Kabar buruknya adalah dengan The Fed mundur sebagai pembeli utama obligasi, Departemen Keuangan harus bergantung lebih banyak pada sektor swasta untuk menyerap utang federal. Hal itu terjadi pada saat defisit anggaran pemerintah AS membengkak karena pemotongan pajak, langkah-langkah stimulus, biaya pertahanan yang lebih tinggi, peningkatan pengeluaran untuk program pemerintah, dan meningkatnya biaya layanan utang. Untuk menutup celah tersebut, Departemen Keuangan AS terpaksa menjual lebih banyak dan lebih banyak obligasi. Misalnya, baru-baru ini meningkatkan perkiraan pinjaman bersihnya untuk kuartal saat ini menjadi $1 triliun – lompatan serius dari $733 miliar yang diprediksi pada awal Mei.

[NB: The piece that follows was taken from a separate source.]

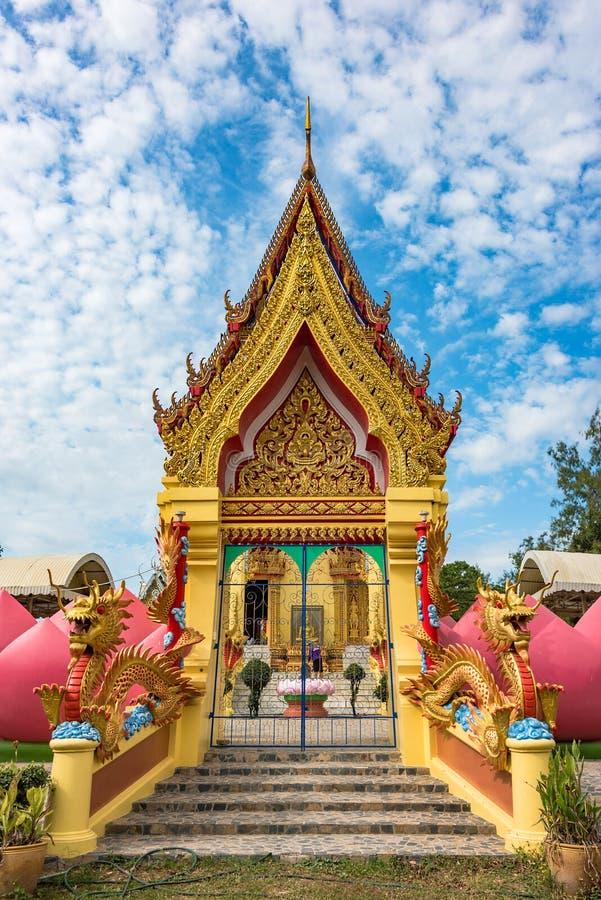Buddyjskiej świątyni wejście z kolorową dekoracją obraz royalty free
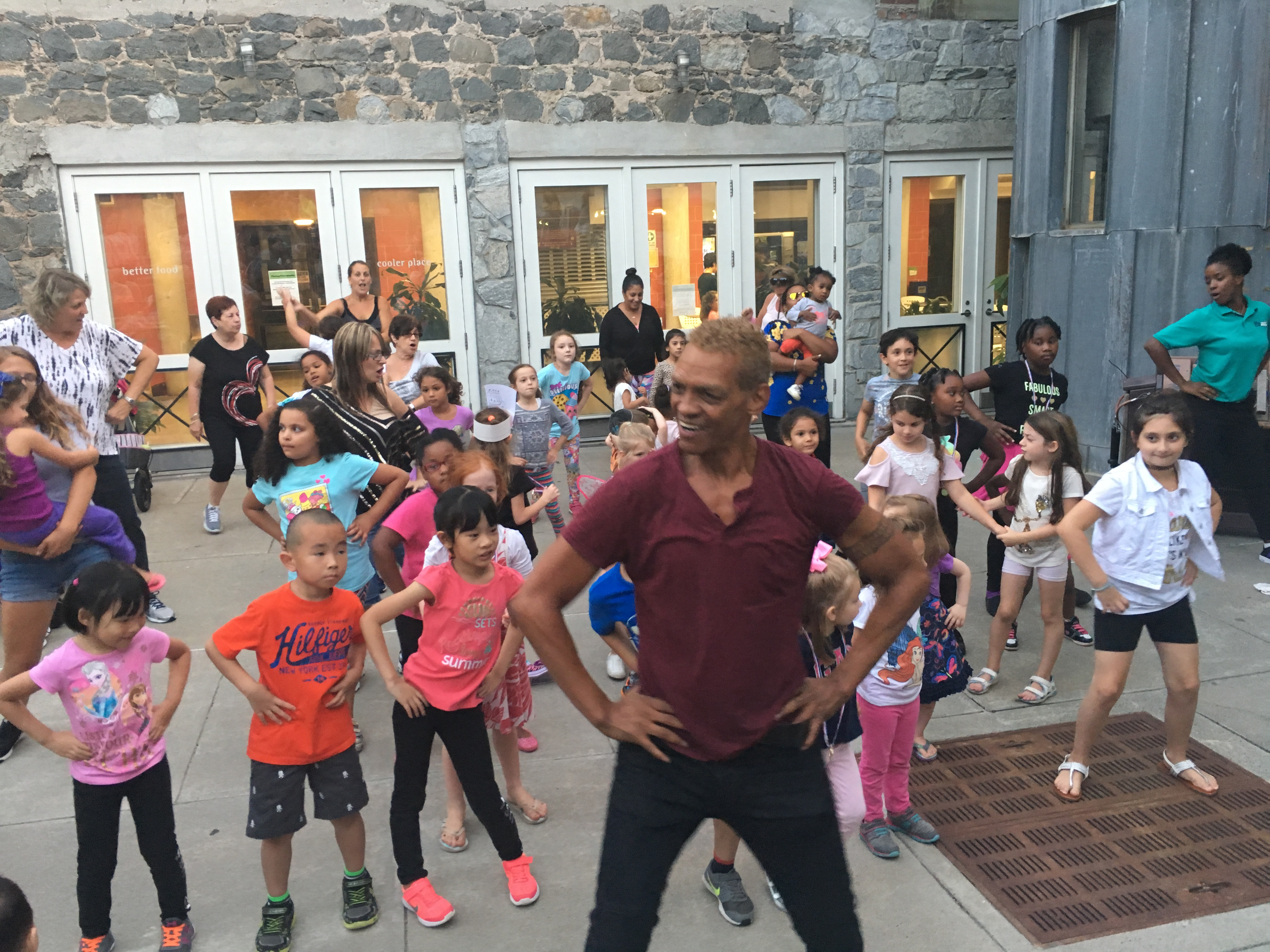 Staten Island Children's Museum: Boogie Woogie Wednesdays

Harga minyak Brent melonjak di atas $90 per barel untuk pertama kalinya pada tahun 2023 minggu lalu setelah Arab Saudi dan Rusia mengatakan mereka akan memperpanjang pembatasan pasokan sukarela mereka hingga akhir tahun. Arab Saudi, pemimpin de facto kartel OPEC+, telah menarik 1 juta barel per hari dari pasar global sejak Juli dalam apa yang awalnya dimaksudkan sebagai langkah sementara. Tetapi setelah memperpanjang pemotongan hingga akhir September, kerajaan mengumumkan pada hari Selasa bahwa mereka akan mempertahankan pengurangan tersebut hingga akhir Desember. Itu berarti produksi Arab Saudi kemungkinan akan tetap berada di 9 juta barel per hari hingga akhir tahun, 25% di bawah kapasitas produksi maksimumnya. Demikian pula, Rusia secara sukarela telah mengurangi ekspornya sebesar 300.000 barel per hari, dan mengumumkan pada hari Selasa bahwa mereka akan memperpanjang pemotongan hingga akhir tahun.
Penyangkalan Umum
Konten ini hanya untuk tujuan informasi dan bukan merupakan saran keuangan atau rekomendasi untuk membeli atau menjual. Investasi memiliki risiko, termasuk potensi kerugian modal. Kinerja masa lalu tidak menunjukkan hasil di masa depan. Sebelum membuat keputusan investasi, pertimbangkan tujuan keuangan Anda atau konsultasikan dengan penasihat keuangan yang berkualifikasi.